## Challenge
Please substitute "metal pole" for "support post" in the data, starting at the line that has "Is green leaf" and continuing through the end of the data. Return only those lines, with everything else left unchanged.

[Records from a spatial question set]
+-------+

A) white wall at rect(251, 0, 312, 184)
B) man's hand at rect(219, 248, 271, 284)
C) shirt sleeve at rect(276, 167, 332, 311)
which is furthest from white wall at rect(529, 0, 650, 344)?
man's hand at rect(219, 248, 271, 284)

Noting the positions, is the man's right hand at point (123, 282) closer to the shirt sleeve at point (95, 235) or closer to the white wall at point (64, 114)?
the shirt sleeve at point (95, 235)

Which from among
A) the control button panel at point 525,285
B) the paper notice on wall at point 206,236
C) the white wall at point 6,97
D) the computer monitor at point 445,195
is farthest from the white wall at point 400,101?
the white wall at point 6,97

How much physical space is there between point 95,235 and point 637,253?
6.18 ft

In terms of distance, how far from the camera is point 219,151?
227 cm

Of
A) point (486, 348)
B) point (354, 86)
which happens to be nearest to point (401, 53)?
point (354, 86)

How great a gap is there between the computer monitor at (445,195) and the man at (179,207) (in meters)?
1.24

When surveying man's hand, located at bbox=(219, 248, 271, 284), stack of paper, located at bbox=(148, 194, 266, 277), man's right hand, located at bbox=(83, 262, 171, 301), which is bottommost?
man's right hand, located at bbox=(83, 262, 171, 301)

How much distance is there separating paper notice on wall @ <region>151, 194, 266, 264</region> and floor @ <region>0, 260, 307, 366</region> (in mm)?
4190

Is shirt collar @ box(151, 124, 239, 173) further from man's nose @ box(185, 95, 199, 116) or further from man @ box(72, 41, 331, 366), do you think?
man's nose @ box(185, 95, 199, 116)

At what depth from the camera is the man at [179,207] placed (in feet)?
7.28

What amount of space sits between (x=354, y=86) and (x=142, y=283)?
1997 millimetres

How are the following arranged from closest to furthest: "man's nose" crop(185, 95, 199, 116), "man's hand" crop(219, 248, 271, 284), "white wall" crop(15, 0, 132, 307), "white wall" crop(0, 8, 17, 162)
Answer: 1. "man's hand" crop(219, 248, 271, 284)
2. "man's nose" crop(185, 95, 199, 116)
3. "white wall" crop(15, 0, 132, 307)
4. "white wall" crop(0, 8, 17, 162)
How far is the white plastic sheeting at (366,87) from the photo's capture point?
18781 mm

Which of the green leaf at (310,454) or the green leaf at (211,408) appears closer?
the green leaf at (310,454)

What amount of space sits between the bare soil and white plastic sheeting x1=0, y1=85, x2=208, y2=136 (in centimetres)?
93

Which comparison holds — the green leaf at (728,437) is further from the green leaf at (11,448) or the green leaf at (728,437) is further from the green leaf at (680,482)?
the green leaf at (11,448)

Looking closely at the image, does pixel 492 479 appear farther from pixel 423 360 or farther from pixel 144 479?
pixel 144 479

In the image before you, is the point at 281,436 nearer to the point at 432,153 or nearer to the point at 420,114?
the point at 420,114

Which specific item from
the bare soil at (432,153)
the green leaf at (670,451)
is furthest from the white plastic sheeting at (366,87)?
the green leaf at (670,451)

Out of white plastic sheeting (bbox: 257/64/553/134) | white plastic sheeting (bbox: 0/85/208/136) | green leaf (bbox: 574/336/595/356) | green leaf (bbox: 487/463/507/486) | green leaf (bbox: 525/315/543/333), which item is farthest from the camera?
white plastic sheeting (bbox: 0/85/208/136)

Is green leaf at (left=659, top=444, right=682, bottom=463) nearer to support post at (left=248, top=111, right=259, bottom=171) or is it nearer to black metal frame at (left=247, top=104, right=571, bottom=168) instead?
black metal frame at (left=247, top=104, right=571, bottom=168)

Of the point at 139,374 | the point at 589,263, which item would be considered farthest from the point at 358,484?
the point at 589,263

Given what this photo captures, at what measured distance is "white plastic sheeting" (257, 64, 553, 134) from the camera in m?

+-------+

## Answer to the problem
Is green leaf at (left=659, top=444, right=682, bottom=463) nearer to metal pole at (left=248, top=111, right=259, bottom=171) or is it nearer to black metal frame at (left=247, top=104, right=571, bottom=168) instead?
black metal frame at (left=247, top=104, right=571, bottom=168)

Of the point at 139,374 | the point at 589,263, which item would be considered farthest from the point at 358,484?
the point at 589,263

Given what this photo captures, at what measured distance is "white plastic sheeting" (257, 64, 553, 134) from the camera in m?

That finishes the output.